The top 20 global spenders averaged 10 percent R&D growth, representing $142 billion in R&D on sales of $1.6 trillion. This exceeded the 9.3 percent increase for all Global Innovation 1000 companies. Roche Holding AG led the global pack for the second year in a row, with an R&D outlay of $9.6 billion of its $45.7 billion in revenues on innovation — an R&D intensity rate of more than 21 percent. Toyota Motor, the top R&D spender for several years prior to the recession, fell from fourth to sixth place with a spending increase of under 1 percent.

  • Pfizer (#2), Novartis (#3), Microsoft (#4) and Merck (#5) rounded out the top five spenders. Ford was the only company exiting the top 20, and AstraZeneca the sole newcomer moving into 18th place.

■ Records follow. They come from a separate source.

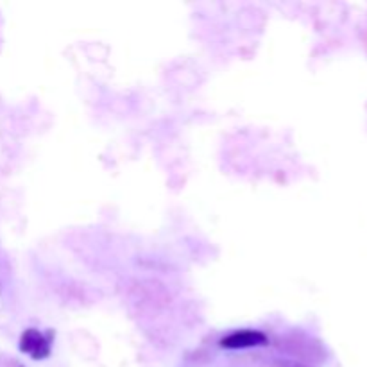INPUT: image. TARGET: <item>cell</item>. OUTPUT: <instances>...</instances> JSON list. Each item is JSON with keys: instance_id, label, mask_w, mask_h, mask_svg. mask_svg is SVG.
<instances>
[{"instance_id": "6da1fadb", "label": "cell", "mask_w": 367, "mask_h": 367, "mask_svg": "<svg viewBox=\"0 0 367 367\" xmlns=\"http://www.w3.org/2000/svg\"><path fill=\"white\" fill-rule=\"evenodd\" d=\"M265 342V335L260 333V331H253V330H242V331H235L232 335H227L226 339H223L221 344L224 348H232V349H238V348H249V346H260Z\"/></svg>"}]
</instances>
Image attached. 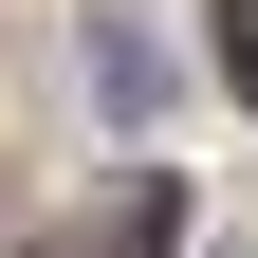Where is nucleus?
Wrapping results in <instances>:
<instances>
[{
    "label": "nucleus",
    "instance_id": "f257e3e1",
    "mask_svg": "<svg viewBox=\"0 0 258 258\" xmlns=\"http://www.w3.org/2000/svg\"><path fill=\"white\" fill-rule=\"evenodd\" d=\"M37 258H184V184H166V166H111Z\"/></svg>",
    "mask_w": 258,
    "mask_h": 258
},
{
    "label": "nucleus",
    "instance_id": "f03ea898",
    "mask_svg": "<svg viewBox=\"0 0 258 258\" xmlns=\"http://www.w3.org/2000/svg\"><path fill=\"white\" fill-rule=\"evenodd\" d=\"M221 74H240V92H258V0H221Z\"/></svg>",
    "mask_w": 258,
    "mask_h": 258
}]
</instances>
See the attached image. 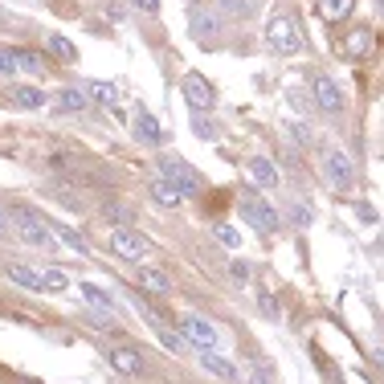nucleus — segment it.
<instances>
[{
    "instance_id": "23",
    "label": "nucleus",
    "mask_w": 384,
    "mask_h": 384,
    "mask_svg": "<svg viewBox=\"0 0 384 384\" xmlns=\"http://www.w3.org/2000/svg\"><path fill=\"white\" fill-rule=\"evenodd\" d=\"M4 274H8L17 286H25V291H42V274H37V270H29V266H8Z\"/></svg>"
},
{
    "instance_id": "32",
    "label": "nucleus",
    "mask_w": 384,
    "mask_h": 384,
    "mask_svg": "<svg viewBox=\"0 0 384 384\" xmlns=\"http://www.w3.org/2000/svg\"><path fill=\"white\" fill-rule=\"evenodd\" d=\"M356 213H360V221H364V225H376V221H381V213H376L372 205H356Z\"/></svg>"
},
{
    "instance_id": "22",
    "label": "nucleus",
    "mask_w": 384,
    "mask_h": 384,
    "mask_svg": "<svg viewBox=\"0 0 384 384\" xmlns=\"http://www.w3.org/2000/svg\"><path fill=\"white\" fill-rule=\"evenodd\" d=\"M57 102H62V111H86L90 107V94H86V86H66L57 94Z\"/></svg>"
},
{
    "instance_id": "26",
    "label": "nucleus",
    "mask_w": 384,
    "mask_h": 384,
    "mask_svg": "<svg viewBox=\"0 0 384 384\" xmlns=\"http://www.w3.org/2000/svg\"><path fill=\"white\" fill-rule=\"evenodd\" d=\"M17 66L29 70V74H42L45 70V53H37V49H17Z\"/></svg>"
},
{
    "instance_id": "25",
    "label": "nucleus",
    "mask_w": 384,
    "mask_h": 384,
    "mask_svg": "<svg viewBox=\"0 0 384 384\" xmlns=\"http://www.w3.org/2000/svg\"><path fill=\"white\" fill-rule=\"evenodd\" d=\"M49 53H53L57 62H74V57H78L74 42H70V37H62V33H49Z\"/></svg>"
},
{
    "instance_id": "20",
    "label": "nucleus",
    "mask_w": 384,
    "mask_h": 384,
    "mask_svg": "<svg viewBox=\"0 0 384 384\" xmlns=\"http://www.w3.org/2000/svg\"><path fill=\"white\" fill-rule=\"evenodd\" d=\"M351 8H356V0H319V17L323 21H331V25H340L351 17Z\"/></svg>"
},
{
    "instance_id": "27",
    "label": "nucleus",
    "mask_w": 384,
    "mask_h": 384,
    "mask_svg": "<svg viewBox=\"0 0 384 384\" xmlns=\"http://www.w3.org/2000/svg\"><path fill=\"white\" fill-rule=\"evenodd\" d=\"M66 286H70V282H66V274H62V270H45V274H42V291H53V295H62Z\"/></svg>"
},
{
    "instance_id": "28",
    "label": "nucleus",
    "mask_w": 384,
    "mask_h": 384,
    "mask_svg": "<svg viewBox=\"0 0 384 384\" xmlns=\"http://www.w3.org/2000/svg\"><path fill=\"white\" fill-rule=\"evenodd\" d=\"M213 233H217V241H221V246H229V250H237V246H241L237 229H233V225H225V221H221V225H213Z\"/></svg>"
},
{
    "instance_id": "30",
    "label": "nucleus",
    "mask_w": 384,
    "mask_h": 384,
    "mask_svg": "<svg viewBox=\"0 0 384 384\" xmlns=\"http://www.w3.org/2000/svg\"><path fill=\"white\" fill-rule=\"evenodd\" d=\"M160 340H164L168 351H184V336H176V331H164V327H160Z\"/></svg>"
},
{
    "instance_id": "35",
    "label": "nucleus",
    "mask_w": 384,
    "mask_h": 384,
    "mask_svg": "<svg viewBox=\"0 0 384 384\" xmlns=\"http://www.w3.org/2000/svg\"><path fill=\"white\" fill-rule=\"evenodd\" d=\"M291 217H295V225H307V221H311V209H307V205H295Z\"/></svg>"
},
{
    "instance_id": "21",
    "label": "nucleus",
    "mask_w": 384,
    "mask_h": 384,
    "mask_svg": "<svg viewBox=\"0 0 384 384\" xmlns=\"http://www.w3.org/2000/svg\"><path fill=\"white\" fill-rule=\"evenodd\" d=\"M12 98L21 111H42L45 107V90H37V86H12Z\"/></svg>"
},
{
    "instance_id": "40",
    "label": "nucleus",
    "mask_w": 384,
    "mask_h": 384,
    "mask_svg": "<svg viewBox=\"0 0 384 384\" xmlns=\"http://www.w3.org/2000/svg\"><path fill=\"white\" fill-rule=\"evenodd\" d=\"M4 21H8V12H4V8H0V25H4Z\"/></svg>"
},
{
    "instance_id": "5",
    "label": "nucleus",
    "mask_w": 384,
    "mask_h": 384,
    "mask_svg": "<svg viewBox=\"0 0 384 384\" xmlns=\"http://www.w3.org/2000/svg\"><path fill=\"white\" fill-rule=\"evenodd\" d=\"M323 176H327V184H331V188H351V180H356V164H351V156L340 152V147H331V152L323 156Z\"/></svg>"
},
{
    "instance_id": "36",
    "label": "nucleus",
    "mask_w": 384,
    "mask_h": 384,
    "mask_svg": "<svg viewBox=\"0 0 384 384\" xmlns=\"http://www.w3.org/2000/svg\"><path fill=\"white\" fill-rule=\"evenodd\" d=\"M229 12H250V0H225Z\"/></svg>"
},
{
    "instance_id": "13",
    "label": "nucleus",
    "mask_w": 384,
    "mask_h": 384,
    "mask_svg": "<svg viewBox=\"0 0 384 384\" xmlns=\"http://www.w3.org/2000/svg\"><path fill=\"white\" fill-rule=\"evenodd\" d=\"M78 291H82V299L90 302L94 311H98V319H115V299H111L102 286H94V282H82Z\"/></svg>"
},
{
    "instance_id": "14",
    "label": "nucleus",
    "mask_w": 384,
    "mask_h": 384,
    "mask_svg": "<svg viewBox=\"0 0 384 384\" xmlns=\"http://www.w3.org/2000/svg\"><path fill=\"white\" fill-rule=\"evenodd\" d=\"M372 49V25H356L347 37H343V53L347 57H364Z\"/></svg>"
},
{
    "instance_id": "41",
    "label": "nucleus",
    "mask_w": 384,
    "mask_h": 384,
    "mask_svg": "<svg viewBox=\"0 0 384 384\" xmlns=\"http://www.w3.org/2000/svg\"><path fill=\"white\" fill-rule=\"evenodd\" d=\"M25 384H33V381H25Z\"/></svg>"
},
{
    "instance_id": "9",
    "label": "nucleus",
    "mask_w": 384,
    "mask_h": 384,
    "mask_svg": "<svg viewBox=\"0 0 384 384\" xmlns=\"http://www.w3.org/2000/svg\"><path fill=\"white\" fill-rule=\"evenodd\" d=\"M311 94H315V102H319V111H327V115H336L343 107V94H340V86L331 82L327 74H319L315 82H311Z\"/></svg>"
},
{
    "instance_id": "33",
    "label": "nucleus",
    "mask_w": 384,
    "mask_h": 384,
    "mask_svg": "<svg viewBox=\"0 0 384 384\" xmlns=\"http://www.w3.org/2000/svg\"><path fill=\"white\" fill-rule=\"evenodd\" d=\"M229 274H233V278H237V282H250V266H246V262H241V257H237V262H233V266H229Z\"/></svg>"
},
{
    "instance_id": "1",
    "label": "nucleus",
    "mask_w": 384,
    "mask_h": 384,
    "mask_svg": "<svg viewBox=\"0 0 384 384\" xmlns=\"http://www.w3.org/2000/svg\"><path fill=\"white\" fill-rule=\"evenodd\" d=\"M160 180H168V184L180 192V196H184V201L201 192V176L188 168L180 156H160Z\"/></svg>"
},
{
    "instance_id": "15",
    "label": "nucleus",
    "mask_w": 384,
    "mask_h": 384,
    "mask_svg": "<svg viewBox=\"0 0 384 384\" xmlns=\"http://www.w3.org/2000/svg\"><path fill=\"white\" fill-rule=\"evenodd\" d=\"M111 368L123 372V376H135V372H143V356L135 347H115L111 351Z\"/></svg>"
},
{
    "instance_id": "16",
    "label": "nucleus",
    "mask_w": 384,
    "mask_h": 384,
    "mask_svg": "<svg viewBox=\"0 0 384 384\" xmlns=\"http://www.w3.org/2000/svg\"><path fill=\"white\" fill-rule=\"evenodd\" d=\"M147 192H152V201H156V205H164V209H180V205H184V196L172 188L168 180H152V184H147Z\"/></svg>"
},
{
    "instance_id": "24",
    "label": "nucleus",
    "mask_w": 384,
    "mask_h": 384,
    "mask_svg": "<svg viewBox=\"0 0 384 384\" xmlns=\"http://www.w3.org/2000/svg\"><path fill=\"white\" fill-rule=\"evenodd\" d=\"M217 25H221V21H217L213 12H209V17L196 12V17H192V37H196V42H209V37H217Z\"/></svg>"
},
{
    "instance_id": "34",
    "label": "nucleus",
    "mask_w": 384,
    "mask_h": 384,
    "mask_svg": "<svg viewBox=\"0 0 384 384\" xmlns=\"http://www.w3.org/2000/svg\"><path fill=\"white\" fill-rule=\"evenodd\" d=\"M192 131H196V135H201V139H217L213 123H205V119H192Z\"/></svg>"
},
{
    "instance_id": "39",
    "label": "nucleus",
    "mask_w": 384,
    "mask_h": 384,
    "mask_svg": "<svg viewBox=\"0 0 384 384\" xmlns=\"http://www.w3.org/2000/svg\"><path fill=\"white\" fill-rule=\"evenodd\" d=\"M4 225H8V213H4V209H0V233H4Z\"/></svg>"
},
{
    "instance_id": "6",
    "label": "nucleus",
    "mask_w": 384,
    "mask_h": 384,
    "mask_svg": "<svg viewBox=\"0 0 384 384\" xmlns=\"http://www.w3.org/2000/svg\"><path fill=\"white\" fill-rule=\"evenodd\" d=\"M184 102L192 111H213L217 107V90L205 74H184Z\"/></svg>"
},
{
    "instance_id": "10",
    "label": "nucleus",
    "mask_w": 384,
    "mask_h": 384,
    "mask_svg": "<svg viewBox=\"0 0 384 384\" xmlns=\"http://www.w3.org/2000/svg\"><path fill=\"white\" fill-rule=\"evenodd\" d=\"M131 131H135V139H139V143H147V147H160V143H164V127H160V123H156V115H147V111H139V115H135Z\"/></svg>"
},
{
    "instance_id": "31",
    "label": "nucleus",
    "mask_w": 384,
    "mask_h": 384,
    "mask_svg": "<svg viewBox=\"0 0 384 384\" xmlns=\"http://www.w3.org/2000/svg\"><path fill=\"white\" fill-rule=\"evenodd\" d=\"M257 307H262V315H266V319H278V299H274V295H262Z\"/></svg>"
},
{
    "instance_id": "38",
    "label": "nucleus",
    "mask_w": 384,
    "mask_h": 384,
    "mask_svg": "<svg viewBox=\"0 0 384 384\" xmlns=\"http://www.w3.org/2000/svg\"><path fill=\"white\" fill-rule=\"evenodd\" d=\"M254 384H274V376L266 372V368H257V376H254Z\"/></svg>"
},
{
    "instance_id": "19",
    "label": "nucleus",
    "mask_w": 384,
    "mask_h": 384,
    "mask_svg": "<svg viewBox=\"0 0 384 384\" xmlns=\"http://www.w3.org/2000/svg\"><path fill=\"white\" fill-rule=\"evenodd\" d=\"M49 233H53L57 241H66V246H70L74 254H90V246H86V237H82V233H78V229H70V225H62V221H53V225H49Z\"/></svg>"
},
{
    "instance_id": "3",
    "label": "nucleus",
    "mask_w": 384,
    "mask_h": 384,
    "mask_svg": "<svg viewBox=\"0 0 384 384\" xmlns=\"http://www.w3.org/2000/svg\"><path fill=\"white\" fill-rule=\"evenodd\" d=\"M237 205H241V217L254 225L257 233H274V229H278V221H282L278 209H274L270 201H262L257 192H241V201H237Z\"/></svg>"
},
{
    "instance_id": "7",
    "label": "nucleus",
    "mask_w": 384,
    "mask_h": 384,
    "mask_svg": "<svg viewBox=\"0 0 384 384\" xmlns=\"http://www.w3.org/2000/svg\"><path fill=\"white\" fill-rule=\"evenodd\" d=\"M180 331H184V343H196L201 351H213L217 347V327L209 319H201V315H184Z\"/></svg>"
},
{
    "instance_id": "37",
    "label": "nucleus",
    "mask_w": 384,
    "mask_h": 384,
    "mask_svg": "<svg viewBox=\"0 0 384 384\" xmlns=\"http://www.w3.org/2000/svg\"><path fill=\"white\" fill-rule=\"evenodd\" d=\"M139 12H160V0H135Z\"/></svg>"
},
{
    "instance_id": "4",
    "label": "nucleus",
    "mask_w": 384,
    "mask_h": 384,
    "mask_svg": "<svg viewBox=\"0 0 384 384\" xmlns=\"http://www.w3.org/2000/svg\"><path fill=\"white\" fill-rule=\"evenodd\" d=\"M12 225H17V233H21V241H29V246H37V250H53V233H49V225H45L37 213H29V209H17L12 213Z\"/></svg>"
},
{
    "instance_id": "29",
    "label": "nucleus",
    "mask_w": 384,
    "mask_h": 384,
    "mask_svg": "<svg viewBox=\"0 0 384 384\" xmlns=\"http://www.w3.org/2000/svg\"><path fill=\"white\" fill-rule=\"evenodd\" d=\"M17 49H0V74H17Z\"/></svg>"
},
{
    "instance_id": "18",
    "label": "nucleus",
    "mask_w": 384,
    "mask_h": 384,
    "mask_svg": "<svg viewBox=\"0 0 384 384\" xmlns=\"http://www.w3.org/2000/svg\"><path fill=\"white\" fill-rule=\"evenodd\" d=\"M86 94H90V102H102V107H119L123 102L115 82H86Z\"/></svg>"
},
{
    "instance_id": "2",
    "label": "nucleus",
    "mask_w": 384,
    "mask_h": 384,
    "mask_svg": "<svg viewBox=\"0 0 384 384\" xmlns=\"http://www.w3.org/2000/svg\"><path fill=\"white\" fill-rule=\"evenodd\" d=\"M266 45L270 49H278V53H299L302 49V33L299 25H295V17H270V25H266Z\"/></svg>"
},
{
    "instance_id": "11",
    "label": "nucleus",
    "mask_w": 384,
    "mask_h": 384,
    "mask_svg": "<svg viewBox=\"0 0 384 384\" xmlns=\"http://www.w3.org/2000/svg\"><path fill=\"white\" fill-rule=\"evenodd\" d=\"M250 176H254L257 188H278V184H282V172L274 168V160H266V156H254V160H250Z\"/></svg>"
},
{
    "instance_id": "8",
    "label": "nucleus",
    "mask_w": 384,
    "mask_h": 384,
    "mask_svg": "<svg viewBox=\"0 0 384 384\" xmlns=\"http://www.w3.org/2000/svg\"><path fill=\"white\" fill-rule=\"evenodd\" d=\"M111 250L123 257V262H143V254H147V241L135 233V229H127V225H119L115 233H111Z\"/></svg>"
},
{
    "instance_id": "12",
    "label": "nucleus",
    "mask_w": 384,
    "mask_h": 384,
    "mask_svg": "<svg viewBox=\"0 0 384 384\" xmlns=\"http://www.w3.org/2000/svg\"><path fill=\"white\" fill-rule=\"evenodd\" d=\"M139 286H143V295H172V278L164 274V270H156V266H143L139 270Z\"/></svg>"
},
{
    "instance_id": "17",
    "label": "nucleus",
    "mask_w": 384,
    "mask_h": 384,
    "mask_svg": "<svg viewBox=\"0 0 384 384\" xmlns=\"http://www.w3.org/2000/svg\"><path fill=\"white\" fill-rule=\"evenodd\" d=\"M201 368H205L209 376H221V381H237V368H233L229 360H221L217 351H201Z\"/></svg>"
}]
</instances>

When it comes to innovation, spending doesn’t correlate with success. As part of its web-based survey of nearly 600 innovation executives from over 400 leading companies in every major industry sector, Booz & Company asked innovation leaders to name the companies they considered to be the most innovative in the world. For the second year in a row, Apple led the top 10, followed by Google and 3M. This year, Facebook was named one of the world’s most innovative companies, entering the list at number 10. In a comparison of the firms voted the 10 most innovative versus the top 10 global R&D spenders, Booz & Company found that the most innovative firms outperformed the top 10 R&D spenders across three key financial metrics over a 5-year period — revenue growth, EBITDA as a percentage of revenue and market cap growth — consistent with last year’s findings. Just three of this year’s top 10 spenders also ranked among the top 10 innovators: Microsoft, Samsung and Toyota Motor.